Так, сосед, вернувшийся с острова Ханко, помог Кате, когда она заболела сыпным тифом и лежала с температурой за 40 градусов. Военный госпиталь был рядом, но с таким диагнозом туда на лечение не принимали. Сосед всё равно уговорил врачей, которые находились за закрытыми дверями, и девушку положили в большую чугунную, покрытую эмалью ванну. В этой ванне она и пролежала, пока не миновал кризис. Даже после того, как оказалась дома, ещё две недели ходила в госпиталь обедать.
* * *
Набралась после болезни немного силёнок и вновь встала к станку. И снова вела разговор со снарядами, готовыми к отправке на фронт. Часто по поручению парткома завода рабочие ходили по подъездам, парадным, слушали, не раздастся ли где-нибудь слабый стон умирающего или писк ребёнка. Невыносимо тяжело было проходить мимо трупов с вырезанными мягкими местами. Ей предлагали подобное кушанье, от воспоминания о котором до сих пор бросает в дрожь и холодеет душа. В их доме жила женщина, про которую говорили, что она употребляла в пищу человеческое мясо. Она выглядела как сумасшедшая и вскоре всё равно умерла. Катя не осуждала таких людей за слабость, не у всех есть сила воли. А она, эта воля, была так нужна, когда живёшь, можно сказать, в настоящем аду.
* * *
Одно она не прощала и не может простить сейчас – предательство. Приходилось видеть, как на крышах цехов завода «Красный треугольник» нелюди сигналили немцам, куда сбрасывать бомбы. Пока ищешь этого подонка, он, может быть, уже тоже якобы гоняется за предателем. Поди тут разберись. Пережитое в годы войны забыть просто невозможно. Можно простить человеческие слабости, но не предательство и обидные случаи. В самые страшные блокадные дни Катин крёстный дядя развозил по воинским частям на машине хлеб. Мама видела, что дочь еле держится на ногах, но почти не отходит от станка и, чтобы забыться, разговаривает с деталями и поёт песни. Она предложила ей сходить к крёстному, там наверняка накормят, а может, и с собой дадут. Катя пошла. Пока дошла, истратила последние силы. Дверь открыла жена крёстного. Из комнаты обдало теплом, живым воздухом и волшебным запахом хлеба, и девушка ждала хоть маленького кусочка этого чуда. Но жена крёстного сказала, что она опоздала, у них ничего нет, всё, что было, утром съели, так что угостить нечем. Несмотря на голодную тошноту, Катя устояла на ногах, не упала.
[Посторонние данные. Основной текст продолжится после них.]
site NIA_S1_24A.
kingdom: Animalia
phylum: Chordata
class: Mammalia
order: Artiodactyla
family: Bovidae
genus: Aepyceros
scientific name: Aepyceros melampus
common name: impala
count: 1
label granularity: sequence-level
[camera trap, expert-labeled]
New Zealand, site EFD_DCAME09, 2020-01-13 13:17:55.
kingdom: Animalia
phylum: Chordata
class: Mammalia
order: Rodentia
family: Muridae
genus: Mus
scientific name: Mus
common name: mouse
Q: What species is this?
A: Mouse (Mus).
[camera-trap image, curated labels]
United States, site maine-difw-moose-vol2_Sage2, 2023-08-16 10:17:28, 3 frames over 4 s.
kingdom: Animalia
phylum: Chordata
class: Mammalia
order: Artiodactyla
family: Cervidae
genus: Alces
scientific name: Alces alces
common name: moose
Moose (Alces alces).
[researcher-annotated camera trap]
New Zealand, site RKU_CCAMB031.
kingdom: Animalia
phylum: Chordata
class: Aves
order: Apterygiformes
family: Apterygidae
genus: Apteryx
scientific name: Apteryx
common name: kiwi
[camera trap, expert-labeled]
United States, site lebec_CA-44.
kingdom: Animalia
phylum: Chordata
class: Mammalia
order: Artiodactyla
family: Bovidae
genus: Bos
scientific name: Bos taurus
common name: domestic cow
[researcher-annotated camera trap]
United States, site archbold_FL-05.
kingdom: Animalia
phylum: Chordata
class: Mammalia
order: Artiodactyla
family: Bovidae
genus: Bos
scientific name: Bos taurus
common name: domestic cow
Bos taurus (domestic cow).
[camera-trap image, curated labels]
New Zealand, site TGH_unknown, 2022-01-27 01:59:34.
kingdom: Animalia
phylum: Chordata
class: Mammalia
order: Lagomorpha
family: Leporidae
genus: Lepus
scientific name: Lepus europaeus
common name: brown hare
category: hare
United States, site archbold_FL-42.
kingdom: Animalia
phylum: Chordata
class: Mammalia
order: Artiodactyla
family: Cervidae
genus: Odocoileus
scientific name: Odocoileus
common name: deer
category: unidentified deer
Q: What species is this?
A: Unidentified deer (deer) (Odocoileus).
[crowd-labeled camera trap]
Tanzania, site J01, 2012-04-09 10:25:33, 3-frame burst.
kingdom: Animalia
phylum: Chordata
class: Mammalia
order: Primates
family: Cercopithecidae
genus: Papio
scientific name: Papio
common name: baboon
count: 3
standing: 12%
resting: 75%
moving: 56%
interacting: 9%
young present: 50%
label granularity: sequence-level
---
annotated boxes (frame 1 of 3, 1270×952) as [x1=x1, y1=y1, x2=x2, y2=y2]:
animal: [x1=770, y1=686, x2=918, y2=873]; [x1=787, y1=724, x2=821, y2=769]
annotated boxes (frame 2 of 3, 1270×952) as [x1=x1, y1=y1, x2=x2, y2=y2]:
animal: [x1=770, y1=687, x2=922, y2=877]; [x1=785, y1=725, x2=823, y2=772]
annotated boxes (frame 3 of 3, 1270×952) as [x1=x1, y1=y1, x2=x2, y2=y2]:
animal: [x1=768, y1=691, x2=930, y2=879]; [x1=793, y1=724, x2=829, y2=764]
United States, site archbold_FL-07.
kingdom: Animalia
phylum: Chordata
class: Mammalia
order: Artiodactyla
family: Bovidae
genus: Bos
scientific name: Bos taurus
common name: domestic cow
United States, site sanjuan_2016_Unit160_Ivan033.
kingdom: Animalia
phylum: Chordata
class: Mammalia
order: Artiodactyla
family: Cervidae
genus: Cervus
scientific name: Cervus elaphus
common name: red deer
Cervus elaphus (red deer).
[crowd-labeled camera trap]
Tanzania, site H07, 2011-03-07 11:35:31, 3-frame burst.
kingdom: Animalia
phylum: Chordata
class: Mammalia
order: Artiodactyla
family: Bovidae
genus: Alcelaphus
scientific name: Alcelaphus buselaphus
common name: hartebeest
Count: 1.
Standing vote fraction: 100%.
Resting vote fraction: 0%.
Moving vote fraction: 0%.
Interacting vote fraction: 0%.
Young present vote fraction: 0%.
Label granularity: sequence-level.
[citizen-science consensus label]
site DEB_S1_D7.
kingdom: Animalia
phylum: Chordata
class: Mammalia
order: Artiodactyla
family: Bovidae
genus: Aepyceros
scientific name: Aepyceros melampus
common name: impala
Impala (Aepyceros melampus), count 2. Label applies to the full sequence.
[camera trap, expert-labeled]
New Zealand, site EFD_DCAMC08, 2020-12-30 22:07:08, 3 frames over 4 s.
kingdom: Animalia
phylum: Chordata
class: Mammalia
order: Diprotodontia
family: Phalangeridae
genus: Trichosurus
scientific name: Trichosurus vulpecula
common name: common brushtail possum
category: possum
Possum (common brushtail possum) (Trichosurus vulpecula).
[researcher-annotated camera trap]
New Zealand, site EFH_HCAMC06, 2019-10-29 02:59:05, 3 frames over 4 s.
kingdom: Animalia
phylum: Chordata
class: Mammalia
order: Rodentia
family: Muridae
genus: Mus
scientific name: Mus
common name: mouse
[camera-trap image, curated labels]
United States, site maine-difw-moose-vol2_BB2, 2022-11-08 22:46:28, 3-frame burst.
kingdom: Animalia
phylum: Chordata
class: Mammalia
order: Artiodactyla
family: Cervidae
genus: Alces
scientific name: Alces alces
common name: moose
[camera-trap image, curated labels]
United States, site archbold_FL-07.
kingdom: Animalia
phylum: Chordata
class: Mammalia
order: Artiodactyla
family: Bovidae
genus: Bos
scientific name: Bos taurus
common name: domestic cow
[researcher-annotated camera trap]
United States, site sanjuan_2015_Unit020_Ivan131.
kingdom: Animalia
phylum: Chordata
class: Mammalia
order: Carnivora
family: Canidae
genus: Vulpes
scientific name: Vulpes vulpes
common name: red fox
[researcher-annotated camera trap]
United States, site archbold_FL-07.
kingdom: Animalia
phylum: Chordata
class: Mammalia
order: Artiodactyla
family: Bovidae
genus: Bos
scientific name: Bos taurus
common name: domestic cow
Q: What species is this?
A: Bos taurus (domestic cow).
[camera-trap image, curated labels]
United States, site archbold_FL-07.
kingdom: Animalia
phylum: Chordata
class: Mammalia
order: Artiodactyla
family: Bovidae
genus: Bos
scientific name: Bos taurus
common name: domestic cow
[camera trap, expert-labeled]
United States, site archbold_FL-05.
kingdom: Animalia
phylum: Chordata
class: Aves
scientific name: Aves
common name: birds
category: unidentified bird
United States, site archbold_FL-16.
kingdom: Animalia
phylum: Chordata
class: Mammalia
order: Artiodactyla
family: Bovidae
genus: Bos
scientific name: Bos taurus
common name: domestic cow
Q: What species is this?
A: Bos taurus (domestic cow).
Она посмотрела в лицо женщине, было противно от этого лицемерия и лжи, но обида и злость удержали её на ногах. Женщина всё же вынесла из кухни крохотный кусочек хлеба размером в палец и протянула ей. Девушка его не взяла, повернулась, захлопнула за собой дверь, села на лестнице на ступеньку, отдышалась немного и пошла, вспоминая, как её отец помогал крёстному и делал ему добро. А сколько было людей, которые, перешагивая через совесть, через мёртвые тела взрослых и детей, за украденный кусочек хлеба, за карточки скупали картины, золото, хрусталь, фарфор.
Время ничего не удалило из её памяти.
* * *
С каким восторгом, воодушевлением, радостью, верой, надеждой и любовью после снятия блокады ленинградцы убирали улицы города! Они выжили. Всем подъездом беззвучно, со слезами на глазах радовались сначала салюту в честь снятия блокады, а потом и победному майскому салюту 1945 года.
Катя не вернулась в свой институт, а поступила в Высшую профсоюзную школу культуры. В мирное время возглавила Дворец культуры им. Горького.
Награждена многими государственными наградами за добросовестный труд, но особой и самой дорогой наградой считала медаль «За оборону Ленинграда».